The next step, then, is to see where ClearDatasetEvents is called, and that’s when the problem began to unravel. I found a call to it in the TVertexDM.Destroy override. This method doesn’t appear anywhere in the call stack, but I remembered that destructors are automatically called when there’s an exception raised in the constructor of a class, which, from the call stack is certainly the case here.

So the reason for the AV is that the exception in the subclass results in a call to the parent class’s destructor, which — and this is a bug — isn’t prepared to deal with incompletely constructed instances. I fixed this by putting an if Assigned(FDatasetEvents) then around the call to ClearDatasetEvents in the destructor, and an Assert(Assigned(FDatasetEvents)) in the preconditions of ClearDatasetEvents. To repeat, it’s really important that destructors should never presume that a constructor was successful, and destructors shouldn’t raise exceptions at all, either directly or in methods they call. Yes, the assertion will raise an exception if it fails, but due to the Assigned check in the destructor it can’t fail there.

So what was the first error, the one which started this chain? I still don’t know, and that’s why this is a trick question. The destructor bug hid it, and so I had to create a patched executable to send to the customer. The patch won’t fix the problem, but it will at least tell me what it is.

{ 5 } Comments

  1. Robert MacLean | August 25, 2004 at 1:24 am | Permalink

    Shouldn’t your for to do loop be:

    for i := Pred(FDatasetEvents.Count) downto 0 do

    My logic would be the following on it:

    It starts and there are say 10 items, and it frees the first one (item 0). Now there are nine, and everything is reordered (what was item 1 is now item 0), so now it frees item 1 (which was item 2 before the first free) and skips the "new" item 0.
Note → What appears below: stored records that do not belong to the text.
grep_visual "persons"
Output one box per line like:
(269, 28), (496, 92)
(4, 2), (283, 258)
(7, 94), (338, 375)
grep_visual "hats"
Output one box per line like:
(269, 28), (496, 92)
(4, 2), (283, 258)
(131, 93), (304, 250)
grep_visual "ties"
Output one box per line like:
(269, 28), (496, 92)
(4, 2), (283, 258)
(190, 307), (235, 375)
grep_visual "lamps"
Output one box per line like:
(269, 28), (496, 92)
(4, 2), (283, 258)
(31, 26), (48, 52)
    Going the other way through the items doesn’t have that issue.

  2. Lee_Nover | August 25, 2004 at 1:40 am | Permalink

    Robert: not the case here because freeing those objects doesn’t remove them from the list - it doesn’t look like a ComponentList so no free notifications there

    otherwise a good lesson … I’ll keep it in mind :)
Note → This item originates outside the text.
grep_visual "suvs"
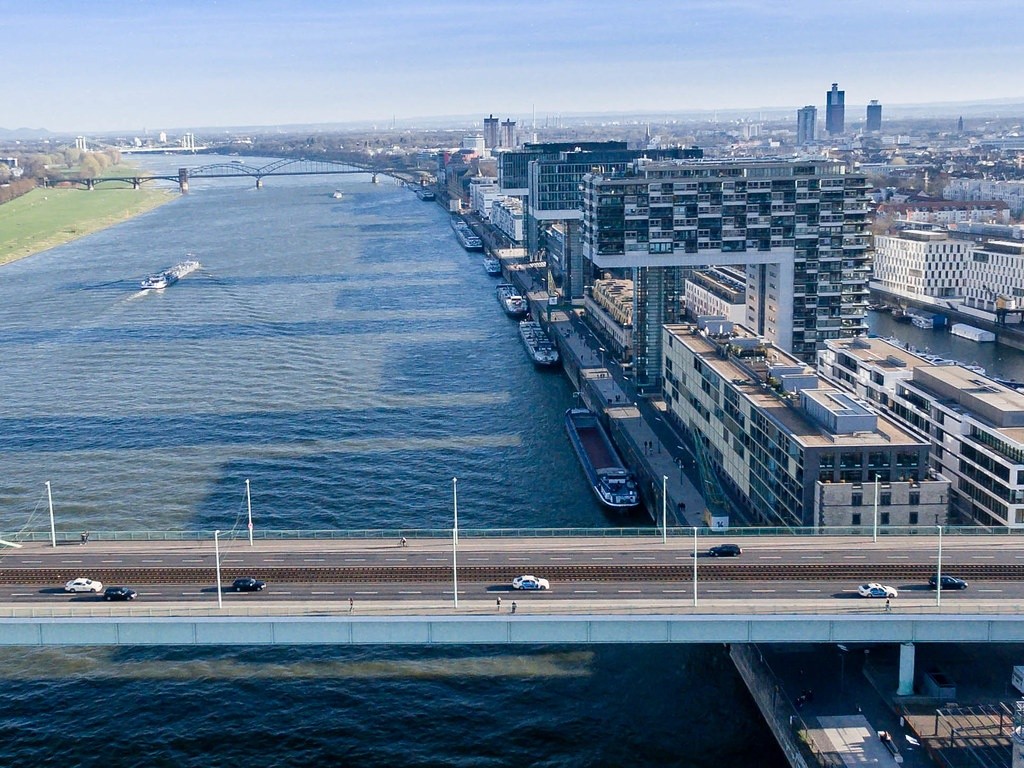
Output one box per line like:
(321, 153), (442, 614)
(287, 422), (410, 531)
(709, 544), (742, 557)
  3. Bruce McGee | August 25, 2004 at 9:13 am | Permalink

    I’m not sure I would check that FDatasetEvents is assigned before calling ClearDatasetEvents. It means the calling method needs to know something about what ClearDatasetEvents uses and needs. It also means the same check has to be coded (and maintained) anywhere else this method winds up being called. I would do the checking inside ClearDataEvents itself.

    Just a thought.

  4. Craig Stuntz | August 25, 2004 at 9:21 am | Permalink

    Yes, Lee, that’s correct.

    Bruce, FDatasetEvents is allocated in the constructor, so the only place where such a check is necessary is in the destructor. The check doesn’t need to be coded anywhere else because if the constructor succeeds FDatasetEvents will exist. In other words, there’s no way to call the method, save for the constructor, where it will fail.

    But I did add the assertion since it’s a precondition of the method. I don’t expect it to ever fail, however.

  5. den4b | July 12, 2006 at 11:53 am | Permalink

    If FDatasetEvents is a list of objects, then it has some parameter to own or not to own the contained objects. If that flag is set, then on destruction (i.e. FDatasetEvents.Clear) it will try to FREE all the contained objects before removing them from the list!

    In which case, you don’t even need to free them in your code, since FDatasetEvents.Clear will do that for you! Otherwise, if you want to keep the FREEing code - you need to change the value of the flag that is described above.